This post was kindly contributed by SAS Users - go there to comment and to read the full post. |
Before we delve into unquoting SAS character variables let’s briefly review existing SAS functionality related to the character strings quoting/unquoting.
%QUOTE and %UNQUOTE macro functions
Don’t be fooled by these macro functions’ names. They have nothing to do with quoting or un-quoting character variables’ values. Moreover, they have nothing to do with quoting or un-quoting even macro variables’ values. According to the %QUOTE Macro Function documentation it masks special characters and mnemonic operators in a resolved value at macro execution. %UNQUOTE Macro Function unmasks all special characters and mnemonic operators so they are interpreted as macro language elements instead of as text. There are many other SAS “macro quoting functions” (%SUPERQ, %BQUOTE, %NRBQUOTE, all macro functions whose name starts with %Q: %QSCAN, %QSUBSTR, %QSYSFUNC, etc.) that perform some action including masking.
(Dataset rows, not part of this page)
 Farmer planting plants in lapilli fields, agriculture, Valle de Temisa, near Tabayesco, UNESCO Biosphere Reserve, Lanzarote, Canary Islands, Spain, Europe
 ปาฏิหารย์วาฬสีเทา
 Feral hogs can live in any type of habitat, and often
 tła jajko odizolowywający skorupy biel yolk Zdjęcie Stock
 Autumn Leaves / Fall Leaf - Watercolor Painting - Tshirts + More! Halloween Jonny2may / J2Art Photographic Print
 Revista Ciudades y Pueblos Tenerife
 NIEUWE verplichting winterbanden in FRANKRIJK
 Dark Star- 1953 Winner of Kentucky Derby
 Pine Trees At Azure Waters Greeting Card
Historically, however, SAS Macro Language uses terms “quote” and “unquote” to denote “mask” and “unmask”. Keep that in mind when reading SAS Macro documentation.
QUOTE function
Most SAS programmers are familiar with the QUOTE function that adds quotation marks around a character value. It can add double quotation marks (by default) or single quotation marks if you specify that in its second argument.
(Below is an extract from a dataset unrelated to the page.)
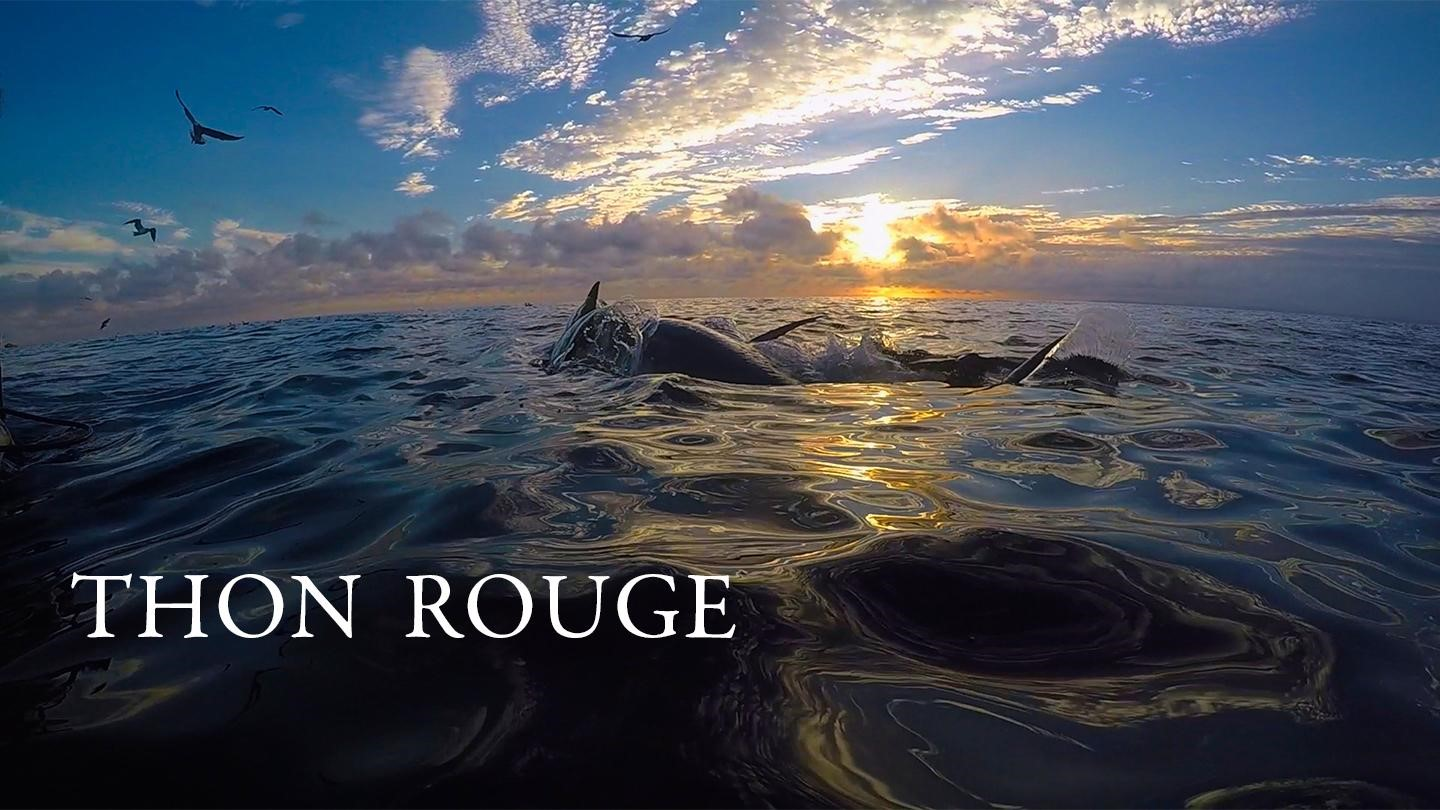 Thon Rouge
This function goes even further as it doubles any quotation mark that already existed within the value to make sure that an embedded quotation mark is escaped (not treated as an opening or closing quotation mark) during parsing.
DEQUOTE function
There is also a complementary DEQUOTE function that removes matching quotation marks from a character string that begins with a quotation mark. But be warned that it also deletes all characters to the right of the first matching quotation mark. In my view, deleting those characters is overkill because when writing a SAS program, we may not know what is going to be in the data and whether it’s okay to delete its part outside the first matching quotes. That is why you need to be extra careful if you decide to use this function. Here is an example of what I mean. If you run the following code:
data a; input x $ 1-50; datalines; 'This is what you get. Let's be careful.' ; data _null_; set a; y = dequote(x); put x= / y=; run; |
you will get the following in the SAS log:
y=This is what you get. Let
This is hardly what you really wanted as you have just lost valuable information – part of the y character value got deleted: 's be careful. I would rather not remove the quotation marks at all than remove them at the expense of losing meaningful information.
$QUOTE informat
The $QUOTE informat does exactly what the DEQUOTE() function does, that is removes matching quotation marks from a character string that begins with a quotation mark. You can use it in the example above by replacing
y = dequote(x);
with the INPUT() function
y = input(x, $quote50.);
Or you can use it directly in the INPUT statement when reading raw data from datalines or an external file:
input x $quote50.;
Both, $QUOTE informat and DEQUOTE() function, in addition to removing all characters to the right of the closing quotation mark do the following unconventional, peculiar things:
- Remove a lone quotation mark (either double or single) when it’s the only character in the string; apparently, the lone quotation mark is matched to itself.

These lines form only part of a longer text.